Comprehensive Case Study: Specialty Insurance Holding Company

Introduction

Client Industry: Insurance
Client Occupation: Specialty Insurance Holding Company.

Our client, a specialty insurance holding company with a strong presence in both Japan and New York City, sought to develop a commercial auto insurance product. This initiative required the formation of a highly specialized Data Science team with expertise in auto insurance and Lidar technologies.

The Challenge

The client faced several significant challenges:

  1. Lack of Predictive Models: Despite having extensive data sources, the company lacked machine learning predictive models to estimate risks, costs, and potential revenue streams.
  2. Internal Capabilities: The internal team did not possess the capacity or expertise to build and implement these models.
  3. Data Science Team Formation: The client needed to build a Data Science team from scratch, specifically targeting those with experience in auto insurance and Lidar technologies.

The Solution

To address these challenges, we provided comprehensive Data Science recruitment services. Our approach included:

  1. Sourcing: Conducted a thorough search, identifying 572 candidates with relevant expertise in Data Science, auto insurance, and Lidar technologies.
  2. Submission: From the initial pool, we submitted 10 highly qualified candidates to the client.
  3. Shortlisting: The client reviewed and shortlisted 4 candidates for further evaluation.
  4. Hiring: Successfully placed 2 candidates: a Lead Data Scientist and a Data Scientist.
  5. Timeline: The entire recruitment process, from initial search to final placements, was completed in 56 days.

Results

Our targeted approach led to the following outcomes:

  1. In-Depth Research: We identified companies with strong Data Science teams and technology stacks that aligned well with the client’s needs, including expertise in Advanced Driver-Assistance Systems (ADAS) and Lidar technologies.
  2. Qualified Hires: Successfully recruited 2 skilled Data Scientists who brought the necessary experience in auto insurance and predictive modeling to the client.
  3. Efficient Process: The recruitment lifecycle was streamlined to 56 days, ensuring that the client’s project timelines were met.
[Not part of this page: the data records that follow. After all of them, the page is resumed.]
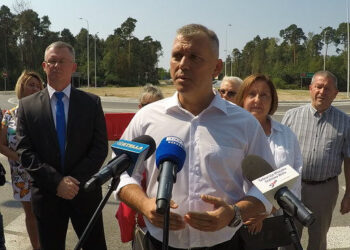 Stalowa Wola: Andrzej Szymonik powalczy o prezydenturę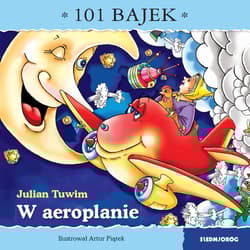 W areoplanie. 101 bajek - Julian  Tuwim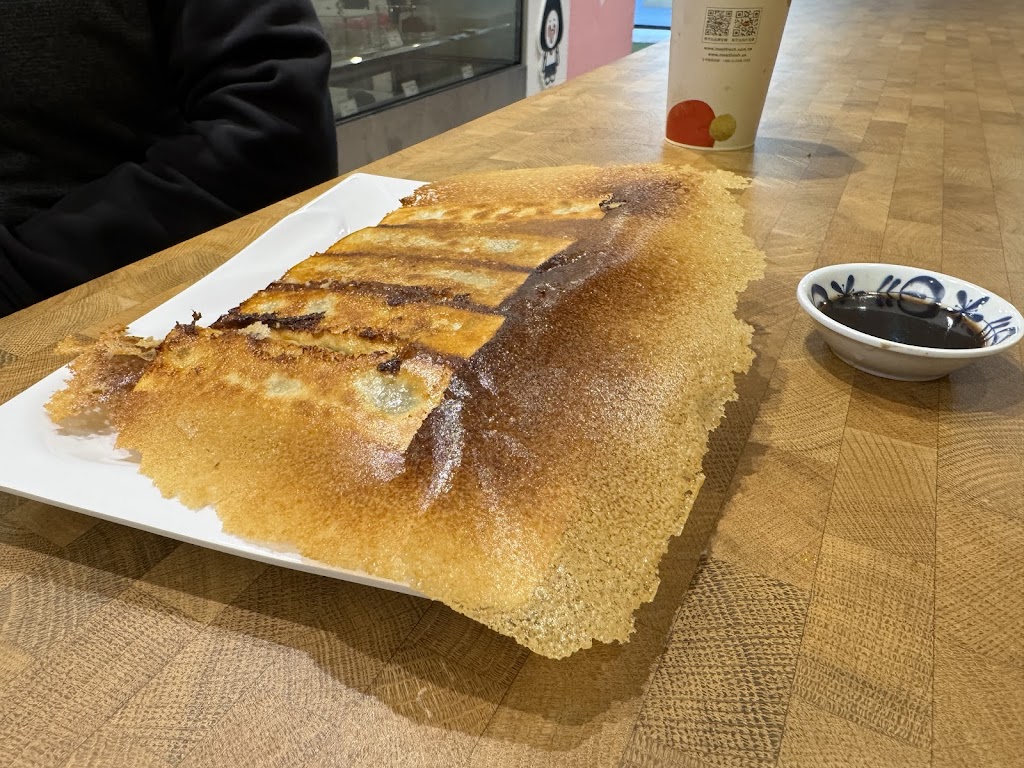 General An Potsticker 安西都護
Key Metrics and Statistics

  • Sourcing: 572 candidates identified
  • Submission: 10 candidates submitted
  • Shortlisting: 4 candidates shortlisted
  • Hiring: 2 candidates hired
  • Timeline: 56 days from search to placement

Avoided Issues

Without our expertise, the client might have faced several pitfalls:

Extended Recruitment Time: The process could have been significantly longer, delaying the development of their commercial auto insurance product.
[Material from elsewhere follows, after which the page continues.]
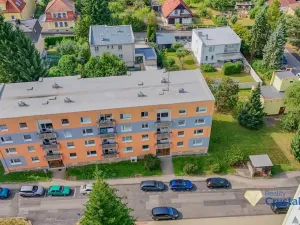 Prodej bytu 3+1, Mariánské Lázně, Podhorská, 79 m2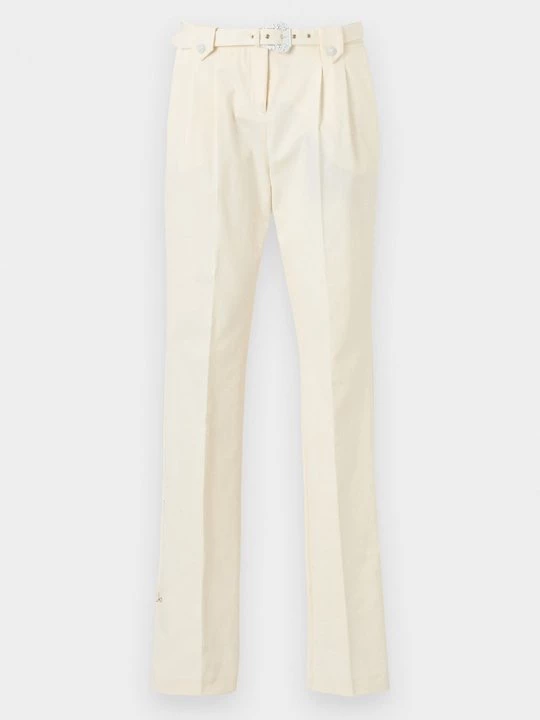 Foto van product Broek Versace Jeans Couture lichtgeel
Inadequate Candidate Pool: Without targeted sourcing, the client might have struggled to find candidates with the specific skill set and experience needed for their unique requirements.

Poor Fit: Difficulty in identifying candidates with both Data Science expertise and relevant industry knowledge could have led to mismatches and suboptimal hires.

Increased Costs: Inefficiencies in the hiring process could have led to higher costs in terms of time, resources, and potential project delays.

Lack of Expertise: Without experienced recruiters, the client might have faced challenges in understanding the nuances of Lidar technologies and their application in predictive modeling, impacting the quality of the hires.

Client Testimonial

“Slava was a great business partner. We had a unique role to fill, and the nexus data team worked with us to find several talented applicants. He was a great resource.”

Conclusion

This case study highlights the success of our recruitment services in addressing the client’s needs for a specialized Data Science team. Our efficient and targeted approach ensured that the client could meet their project timelines and develop a robust commercial auto insurance product. The value of our services is evident in the streamlined recruitment process, the quality of the hires, and the avoidance of potential pitfalls.